Other topics of interest are covered as well, such as the analysis of the biological effects of RF military signals for personnel protection in the Cat. B project RFBIO (2016-2023). This activity is supposed to generate exposure limits for pulsed RF radiation in military contexts based on experimental data.

The development and use of Interoperable Modular Architectures (IMOSA) represents a core innovation addressed in the CapTech. It is viewed as a very powerful tool which may boost cooperation and is ideal for EU funding. IMOSA  allow the division of systems in Building Blocks (BB) that can be worked out in isolation through different and disruptive technologies. The fact that these BBs are defined through standard interfaces make them possible to be easily integrated in complex systems.  Since they can be treated as black boxes, it would be possible to protect the IPR of the different partners participating in these projects.

WHAT IS REQUIRED>
Using the excerpt on modular architectures, explain in one to three sentences why IMOSA would make it possible to protect the IPR of the partners in these projects. The items are separate material and do not depend on the excerpt.

Spatial grounding data>
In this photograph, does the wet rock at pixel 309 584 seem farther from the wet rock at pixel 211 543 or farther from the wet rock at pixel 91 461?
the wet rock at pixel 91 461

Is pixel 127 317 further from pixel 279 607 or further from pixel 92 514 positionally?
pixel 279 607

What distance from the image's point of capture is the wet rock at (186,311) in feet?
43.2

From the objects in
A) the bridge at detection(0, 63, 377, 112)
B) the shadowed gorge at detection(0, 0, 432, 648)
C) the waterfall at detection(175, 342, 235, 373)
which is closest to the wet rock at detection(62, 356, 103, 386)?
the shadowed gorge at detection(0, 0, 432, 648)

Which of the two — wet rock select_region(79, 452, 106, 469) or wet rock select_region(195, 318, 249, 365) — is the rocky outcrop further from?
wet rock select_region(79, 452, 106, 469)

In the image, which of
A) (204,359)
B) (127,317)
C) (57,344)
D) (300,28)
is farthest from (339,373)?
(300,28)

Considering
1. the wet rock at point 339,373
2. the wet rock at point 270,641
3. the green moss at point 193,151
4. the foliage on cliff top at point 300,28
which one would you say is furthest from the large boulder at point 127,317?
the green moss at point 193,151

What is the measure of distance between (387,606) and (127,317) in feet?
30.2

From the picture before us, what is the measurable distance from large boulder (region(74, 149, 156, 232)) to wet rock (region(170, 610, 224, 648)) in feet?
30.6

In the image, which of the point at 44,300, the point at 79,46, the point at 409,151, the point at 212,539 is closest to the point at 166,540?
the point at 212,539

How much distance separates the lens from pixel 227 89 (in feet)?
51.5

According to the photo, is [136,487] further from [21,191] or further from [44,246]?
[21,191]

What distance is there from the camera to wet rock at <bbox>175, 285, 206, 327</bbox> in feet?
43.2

EXERCISE RESULT>
The Building Blocks can be treated as black boxes. This would make it possible to protect the IPR of the different partners taking part in these projects.